WRITTEN INSTRUCTION: Which lines in the records below contain the word "this"? Copy each such line, and treat uppercase and lowercase letters as different.
## begin RECORDS TO USE
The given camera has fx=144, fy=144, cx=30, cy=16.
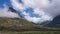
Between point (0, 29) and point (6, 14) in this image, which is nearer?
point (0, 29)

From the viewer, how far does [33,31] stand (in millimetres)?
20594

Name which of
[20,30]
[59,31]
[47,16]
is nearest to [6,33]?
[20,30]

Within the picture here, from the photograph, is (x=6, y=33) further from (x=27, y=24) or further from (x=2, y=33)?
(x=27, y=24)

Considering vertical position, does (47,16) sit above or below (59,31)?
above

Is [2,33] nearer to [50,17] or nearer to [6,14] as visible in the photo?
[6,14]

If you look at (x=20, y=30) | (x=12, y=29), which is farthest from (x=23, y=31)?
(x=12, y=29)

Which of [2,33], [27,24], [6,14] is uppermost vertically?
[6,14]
## end RECORDS TO USE
## begin RECORDS TO USE
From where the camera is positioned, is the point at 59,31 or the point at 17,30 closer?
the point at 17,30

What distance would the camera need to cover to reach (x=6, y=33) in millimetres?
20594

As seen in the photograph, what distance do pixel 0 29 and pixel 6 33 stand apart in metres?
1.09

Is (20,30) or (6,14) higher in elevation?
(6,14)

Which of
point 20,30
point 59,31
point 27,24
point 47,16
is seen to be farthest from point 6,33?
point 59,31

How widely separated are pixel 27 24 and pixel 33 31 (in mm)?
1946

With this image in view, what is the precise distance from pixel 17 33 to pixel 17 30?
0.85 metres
## end RECORDS TO USE
WRITTEN SOLUTION:
Between point (0, 29) and point (6, 14) in this image, which is nearer?
With this image in view, what is the precise distance from pixel 17 33 to pixel 17 30?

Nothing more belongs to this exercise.